◆ Your task ◆
State how many lines in the entries below hold the word "Size", with nothing besides the number.

◆ Recorded data ◆

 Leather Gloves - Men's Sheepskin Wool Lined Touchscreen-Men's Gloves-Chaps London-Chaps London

--

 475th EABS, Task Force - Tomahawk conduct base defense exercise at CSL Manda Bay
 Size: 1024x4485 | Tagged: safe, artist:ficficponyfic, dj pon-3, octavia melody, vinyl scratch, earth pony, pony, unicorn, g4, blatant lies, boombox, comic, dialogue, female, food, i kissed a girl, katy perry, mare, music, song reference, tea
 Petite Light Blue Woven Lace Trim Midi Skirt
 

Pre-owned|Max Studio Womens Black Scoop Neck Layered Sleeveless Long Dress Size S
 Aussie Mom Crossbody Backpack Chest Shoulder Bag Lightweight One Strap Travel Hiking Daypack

--

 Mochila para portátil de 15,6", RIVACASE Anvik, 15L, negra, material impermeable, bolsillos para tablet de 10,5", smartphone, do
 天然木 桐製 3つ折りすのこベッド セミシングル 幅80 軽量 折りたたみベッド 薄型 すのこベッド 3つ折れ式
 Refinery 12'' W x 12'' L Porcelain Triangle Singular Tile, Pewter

◆ Reply to the task ◆
2